Black workers are paid $1.2M to settle EEOC bias, retaliation suit

The U.S. Equal Employment Opportunity Commission said Thursday that a Baltimore-based construction company will pay $1.2 million to a class of Black former workers to settle a race harassment and retaliation lawsuit.

Tim Regan, president and CEO of Whiting-Turner Contracting Co., has denied the charges.

The agency said that from at least May 2018 through the fall of 2019, the company, which was the prime contractor for the construction of the Google data center in Clarksville, Tennessee, subjected Black employees who worked there to a racially hostile work environment and retaliated against two employees after they complained about race discrimination.

The agency said instances of discrimination included profanity referring to black employees, defacing job site porta potties and buildings with racially offensive graffiti and displaying a noose in the workplace on Dr. Martin Luther King Jr.’s birthday.

The EEOC said that despite Black employees reporting these issues to Whiting-Turner several times, the company failed to investigate the complaints and instead fired two employees after they complained about the discrimination.

The agency sued the company in U.S. District Court in Nashville, Tennessee.

In addition to the monetary relief, the court-approved two-year consent decree requires Whiting-Turner to incorporate a strict prohibition against racial graffiti, jokes, slurs and epithets, and hate symbols in its anti-harassment policy; assign an equal employment opportunity liaison to each of its construction sites; and conduct semi-annual training on Title VII of the Civil Rights Act of 1964.

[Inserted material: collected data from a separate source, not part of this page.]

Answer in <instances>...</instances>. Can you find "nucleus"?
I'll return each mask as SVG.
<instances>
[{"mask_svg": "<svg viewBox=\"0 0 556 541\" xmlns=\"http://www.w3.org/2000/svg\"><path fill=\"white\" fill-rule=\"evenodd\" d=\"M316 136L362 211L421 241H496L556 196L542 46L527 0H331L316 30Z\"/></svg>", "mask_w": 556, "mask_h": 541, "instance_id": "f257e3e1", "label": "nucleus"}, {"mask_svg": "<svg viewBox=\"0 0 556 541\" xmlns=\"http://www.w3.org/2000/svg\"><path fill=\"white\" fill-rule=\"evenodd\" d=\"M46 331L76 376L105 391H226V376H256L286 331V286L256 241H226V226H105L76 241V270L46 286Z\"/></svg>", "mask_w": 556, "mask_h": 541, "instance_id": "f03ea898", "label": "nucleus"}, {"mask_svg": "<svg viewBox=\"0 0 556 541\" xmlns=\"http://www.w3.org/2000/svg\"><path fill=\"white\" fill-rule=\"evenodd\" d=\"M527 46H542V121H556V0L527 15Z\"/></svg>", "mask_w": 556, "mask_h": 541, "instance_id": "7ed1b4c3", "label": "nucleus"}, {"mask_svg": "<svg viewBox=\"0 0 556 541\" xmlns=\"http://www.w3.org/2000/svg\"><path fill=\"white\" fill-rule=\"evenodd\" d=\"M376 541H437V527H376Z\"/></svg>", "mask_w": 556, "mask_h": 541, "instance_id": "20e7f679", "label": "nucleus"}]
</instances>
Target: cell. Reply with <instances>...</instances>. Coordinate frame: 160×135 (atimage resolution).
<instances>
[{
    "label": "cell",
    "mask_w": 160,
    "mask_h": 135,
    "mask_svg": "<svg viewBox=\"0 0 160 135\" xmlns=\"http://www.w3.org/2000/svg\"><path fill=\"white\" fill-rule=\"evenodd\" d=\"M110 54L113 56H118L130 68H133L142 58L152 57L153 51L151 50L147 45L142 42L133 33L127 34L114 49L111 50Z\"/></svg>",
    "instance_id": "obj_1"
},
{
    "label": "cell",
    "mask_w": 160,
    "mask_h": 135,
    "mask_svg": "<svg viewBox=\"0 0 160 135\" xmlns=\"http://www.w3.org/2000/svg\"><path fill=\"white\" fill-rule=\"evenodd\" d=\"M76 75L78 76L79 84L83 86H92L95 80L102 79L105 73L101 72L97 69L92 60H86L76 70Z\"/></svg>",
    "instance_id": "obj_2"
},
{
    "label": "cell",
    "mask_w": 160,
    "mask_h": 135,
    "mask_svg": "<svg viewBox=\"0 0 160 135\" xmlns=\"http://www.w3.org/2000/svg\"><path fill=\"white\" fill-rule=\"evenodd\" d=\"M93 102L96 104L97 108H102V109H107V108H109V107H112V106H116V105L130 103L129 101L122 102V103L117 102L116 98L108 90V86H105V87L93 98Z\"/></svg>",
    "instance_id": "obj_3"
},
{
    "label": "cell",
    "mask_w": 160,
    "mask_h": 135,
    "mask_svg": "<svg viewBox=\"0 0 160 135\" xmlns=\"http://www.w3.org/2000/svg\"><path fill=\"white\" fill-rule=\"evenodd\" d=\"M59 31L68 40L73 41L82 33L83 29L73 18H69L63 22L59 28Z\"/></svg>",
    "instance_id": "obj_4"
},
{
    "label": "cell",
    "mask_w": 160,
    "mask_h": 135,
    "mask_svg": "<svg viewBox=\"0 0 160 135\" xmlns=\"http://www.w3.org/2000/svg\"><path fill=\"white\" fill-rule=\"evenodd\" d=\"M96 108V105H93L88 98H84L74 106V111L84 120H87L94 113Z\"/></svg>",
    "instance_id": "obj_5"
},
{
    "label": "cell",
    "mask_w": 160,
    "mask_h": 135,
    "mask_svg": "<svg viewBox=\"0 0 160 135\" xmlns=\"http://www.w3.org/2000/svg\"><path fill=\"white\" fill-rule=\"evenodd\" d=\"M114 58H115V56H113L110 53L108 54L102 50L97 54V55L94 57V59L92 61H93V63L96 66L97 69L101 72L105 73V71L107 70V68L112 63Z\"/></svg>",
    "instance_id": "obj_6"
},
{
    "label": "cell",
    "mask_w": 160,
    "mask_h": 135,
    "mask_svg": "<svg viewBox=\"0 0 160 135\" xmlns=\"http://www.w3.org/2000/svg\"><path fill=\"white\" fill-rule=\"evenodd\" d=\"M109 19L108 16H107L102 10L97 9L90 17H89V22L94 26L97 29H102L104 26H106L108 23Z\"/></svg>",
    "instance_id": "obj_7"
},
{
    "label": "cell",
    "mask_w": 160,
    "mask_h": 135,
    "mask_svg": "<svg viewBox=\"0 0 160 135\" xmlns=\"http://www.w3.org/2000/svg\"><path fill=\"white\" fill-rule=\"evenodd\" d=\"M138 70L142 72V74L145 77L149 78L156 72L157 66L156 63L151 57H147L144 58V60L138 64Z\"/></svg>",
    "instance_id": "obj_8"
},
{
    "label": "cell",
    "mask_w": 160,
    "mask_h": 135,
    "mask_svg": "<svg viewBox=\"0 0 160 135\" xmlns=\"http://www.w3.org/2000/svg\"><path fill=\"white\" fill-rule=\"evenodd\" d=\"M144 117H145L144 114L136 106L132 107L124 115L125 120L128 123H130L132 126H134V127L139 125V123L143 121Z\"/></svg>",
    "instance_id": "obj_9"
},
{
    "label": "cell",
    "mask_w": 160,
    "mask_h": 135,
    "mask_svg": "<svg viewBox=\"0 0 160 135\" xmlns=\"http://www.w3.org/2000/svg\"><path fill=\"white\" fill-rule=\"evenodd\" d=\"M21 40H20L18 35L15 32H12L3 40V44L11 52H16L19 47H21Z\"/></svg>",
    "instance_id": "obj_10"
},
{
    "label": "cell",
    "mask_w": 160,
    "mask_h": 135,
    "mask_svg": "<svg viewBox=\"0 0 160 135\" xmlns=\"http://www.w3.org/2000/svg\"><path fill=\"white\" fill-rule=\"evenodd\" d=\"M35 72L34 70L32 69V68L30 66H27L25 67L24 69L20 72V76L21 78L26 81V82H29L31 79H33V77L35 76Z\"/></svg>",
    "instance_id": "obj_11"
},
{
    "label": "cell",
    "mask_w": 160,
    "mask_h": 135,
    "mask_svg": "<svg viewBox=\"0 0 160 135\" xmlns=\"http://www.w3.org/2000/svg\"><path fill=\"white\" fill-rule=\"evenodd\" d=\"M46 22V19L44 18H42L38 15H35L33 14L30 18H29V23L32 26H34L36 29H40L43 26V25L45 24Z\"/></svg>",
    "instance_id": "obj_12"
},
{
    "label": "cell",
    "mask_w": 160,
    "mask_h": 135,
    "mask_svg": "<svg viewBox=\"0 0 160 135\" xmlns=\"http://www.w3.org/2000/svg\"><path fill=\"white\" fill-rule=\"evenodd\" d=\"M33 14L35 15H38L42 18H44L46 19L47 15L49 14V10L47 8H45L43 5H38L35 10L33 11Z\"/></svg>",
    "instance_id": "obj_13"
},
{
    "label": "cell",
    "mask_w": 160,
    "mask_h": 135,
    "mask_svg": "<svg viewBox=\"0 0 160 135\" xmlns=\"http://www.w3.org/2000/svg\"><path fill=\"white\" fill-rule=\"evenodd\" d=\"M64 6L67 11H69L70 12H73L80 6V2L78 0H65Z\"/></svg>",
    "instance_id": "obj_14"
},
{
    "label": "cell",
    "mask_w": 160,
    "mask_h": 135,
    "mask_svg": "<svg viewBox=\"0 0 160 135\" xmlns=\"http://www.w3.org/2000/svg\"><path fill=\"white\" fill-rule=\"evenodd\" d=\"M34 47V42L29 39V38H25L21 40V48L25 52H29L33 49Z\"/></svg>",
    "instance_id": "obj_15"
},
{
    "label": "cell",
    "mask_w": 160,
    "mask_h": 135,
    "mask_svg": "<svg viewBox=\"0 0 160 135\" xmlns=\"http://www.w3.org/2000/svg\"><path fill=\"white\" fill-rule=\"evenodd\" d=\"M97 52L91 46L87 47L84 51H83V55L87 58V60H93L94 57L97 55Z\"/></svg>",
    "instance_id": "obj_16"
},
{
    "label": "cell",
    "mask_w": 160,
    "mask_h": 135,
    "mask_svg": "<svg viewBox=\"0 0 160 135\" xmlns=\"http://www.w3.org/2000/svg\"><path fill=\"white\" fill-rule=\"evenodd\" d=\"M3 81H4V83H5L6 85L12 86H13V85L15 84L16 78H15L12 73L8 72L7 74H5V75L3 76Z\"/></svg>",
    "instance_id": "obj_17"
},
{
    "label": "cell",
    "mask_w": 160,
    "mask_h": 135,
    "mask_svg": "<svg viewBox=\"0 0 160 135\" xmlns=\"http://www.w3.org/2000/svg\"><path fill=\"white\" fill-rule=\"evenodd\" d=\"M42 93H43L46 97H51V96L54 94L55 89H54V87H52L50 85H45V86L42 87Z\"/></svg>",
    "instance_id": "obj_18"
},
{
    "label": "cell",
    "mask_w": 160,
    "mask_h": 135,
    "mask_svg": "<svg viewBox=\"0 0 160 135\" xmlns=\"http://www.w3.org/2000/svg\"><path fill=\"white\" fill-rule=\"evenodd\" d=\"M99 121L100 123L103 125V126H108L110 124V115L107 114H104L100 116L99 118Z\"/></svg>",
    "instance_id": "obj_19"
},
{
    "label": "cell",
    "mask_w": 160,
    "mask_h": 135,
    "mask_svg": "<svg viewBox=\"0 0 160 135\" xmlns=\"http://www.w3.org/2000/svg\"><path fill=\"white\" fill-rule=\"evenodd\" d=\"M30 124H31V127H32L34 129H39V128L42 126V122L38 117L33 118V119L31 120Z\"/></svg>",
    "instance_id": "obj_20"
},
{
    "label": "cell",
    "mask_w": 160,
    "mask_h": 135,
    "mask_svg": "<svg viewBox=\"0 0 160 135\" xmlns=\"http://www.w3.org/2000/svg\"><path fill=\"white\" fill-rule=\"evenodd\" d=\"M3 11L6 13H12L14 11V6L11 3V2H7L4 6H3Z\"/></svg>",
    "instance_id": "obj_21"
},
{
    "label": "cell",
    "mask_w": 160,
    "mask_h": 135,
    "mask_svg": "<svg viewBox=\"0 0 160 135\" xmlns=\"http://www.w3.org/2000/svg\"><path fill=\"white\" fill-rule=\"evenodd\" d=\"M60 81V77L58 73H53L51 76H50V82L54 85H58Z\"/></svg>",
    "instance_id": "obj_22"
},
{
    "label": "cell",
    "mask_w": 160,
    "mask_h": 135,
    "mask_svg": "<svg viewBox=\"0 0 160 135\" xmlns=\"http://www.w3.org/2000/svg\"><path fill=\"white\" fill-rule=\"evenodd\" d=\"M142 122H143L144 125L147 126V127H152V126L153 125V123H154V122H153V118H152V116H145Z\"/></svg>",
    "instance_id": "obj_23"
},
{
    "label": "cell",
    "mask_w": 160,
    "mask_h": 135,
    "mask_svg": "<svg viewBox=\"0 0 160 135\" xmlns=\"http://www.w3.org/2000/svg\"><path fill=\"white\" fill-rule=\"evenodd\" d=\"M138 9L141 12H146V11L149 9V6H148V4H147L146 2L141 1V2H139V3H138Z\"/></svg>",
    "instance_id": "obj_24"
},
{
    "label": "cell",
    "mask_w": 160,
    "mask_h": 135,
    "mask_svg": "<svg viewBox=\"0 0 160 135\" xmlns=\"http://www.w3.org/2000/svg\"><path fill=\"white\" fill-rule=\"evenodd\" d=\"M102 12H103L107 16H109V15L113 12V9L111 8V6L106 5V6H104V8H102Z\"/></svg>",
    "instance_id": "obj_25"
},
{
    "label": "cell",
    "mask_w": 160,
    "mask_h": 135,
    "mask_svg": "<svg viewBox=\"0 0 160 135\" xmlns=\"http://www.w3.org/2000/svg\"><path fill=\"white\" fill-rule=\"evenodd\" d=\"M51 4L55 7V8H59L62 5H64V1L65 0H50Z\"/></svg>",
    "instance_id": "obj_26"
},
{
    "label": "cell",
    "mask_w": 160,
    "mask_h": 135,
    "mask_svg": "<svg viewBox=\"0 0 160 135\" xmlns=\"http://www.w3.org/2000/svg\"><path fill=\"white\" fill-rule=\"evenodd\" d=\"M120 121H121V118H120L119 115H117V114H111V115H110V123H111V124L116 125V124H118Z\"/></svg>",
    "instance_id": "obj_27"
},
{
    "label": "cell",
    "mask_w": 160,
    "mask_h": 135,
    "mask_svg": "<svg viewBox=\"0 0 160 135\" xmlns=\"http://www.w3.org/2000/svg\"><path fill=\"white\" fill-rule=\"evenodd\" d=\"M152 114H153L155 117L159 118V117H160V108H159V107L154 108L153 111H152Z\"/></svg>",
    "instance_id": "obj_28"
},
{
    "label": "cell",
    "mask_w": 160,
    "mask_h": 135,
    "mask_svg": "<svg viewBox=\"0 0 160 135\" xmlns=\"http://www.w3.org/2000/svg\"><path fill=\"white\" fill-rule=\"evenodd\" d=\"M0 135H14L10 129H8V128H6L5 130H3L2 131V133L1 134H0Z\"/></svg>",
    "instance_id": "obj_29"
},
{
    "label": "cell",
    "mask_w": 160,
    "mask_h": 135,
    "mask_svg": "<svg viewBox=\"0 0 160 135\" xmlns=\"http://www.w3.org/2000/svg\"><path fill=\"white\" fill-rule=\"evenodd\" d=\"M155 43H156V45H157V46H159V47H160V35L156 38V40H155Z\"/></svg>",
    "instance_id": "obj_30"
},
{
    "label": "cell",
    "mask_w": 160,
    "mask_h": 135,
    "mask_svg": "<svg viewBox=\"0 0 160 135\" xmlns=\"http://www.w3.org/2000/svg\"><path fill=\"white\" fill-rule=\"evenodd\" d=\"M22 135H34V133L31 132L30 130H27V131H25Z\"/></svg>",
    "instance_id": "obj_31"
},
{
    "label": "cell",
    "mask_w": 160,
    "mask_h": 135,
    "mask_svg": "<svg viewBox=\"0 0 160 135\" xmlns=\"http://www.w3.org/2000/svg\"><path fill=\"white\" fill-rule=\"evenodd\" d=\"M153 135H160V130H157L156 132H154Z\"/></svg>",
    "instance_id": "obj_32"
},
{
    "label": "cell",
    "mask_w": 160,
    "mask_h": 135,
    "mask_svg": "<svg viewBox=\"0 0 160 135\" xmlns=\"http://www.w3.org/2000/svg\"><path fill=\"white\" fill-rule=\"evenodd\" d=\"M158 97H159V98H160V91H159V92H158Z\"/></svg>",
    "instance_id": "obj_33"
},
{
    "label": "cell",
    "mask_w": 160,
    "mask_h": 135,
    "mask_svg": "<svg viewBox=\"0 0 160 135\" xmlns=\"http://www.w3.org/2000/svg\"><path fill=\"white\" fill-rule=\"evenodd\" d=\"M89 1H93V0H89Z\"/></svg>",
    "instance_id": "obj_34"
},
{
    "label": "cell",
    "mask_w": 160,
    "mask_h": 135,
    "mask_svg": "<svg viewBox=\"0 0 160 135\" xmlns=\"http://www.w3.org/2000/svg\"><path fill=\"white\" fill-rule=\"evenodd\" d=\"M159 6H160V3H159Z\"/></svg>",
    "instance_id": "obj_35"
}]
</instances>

EEOC chair Charlotte A. Burrows said in a statement the case’s allegations “are a prime example of the urgent need for the EEOC’s ongoing effort to eliminate racism in the construction industry.”

The company’s attorneys did not respond to a request for comment.

Mr. Regan said in his statement, “We are pleased to resolve this matter with the EEOC confirming no admission of liability or wrongdoing by Whiting-Turner. Whiting-Turner has denied liability or wrongdoing from the beginning of this case and we are proud of our efforts to combat discrimination and to promote diversity and inclusion within the company and on our job sites. While there was no credible evidence that any Whiting-Turner employees were involved in the actions alleged, a monetary settlement was reached in order to avoid the cost and expense of a protracted trial.”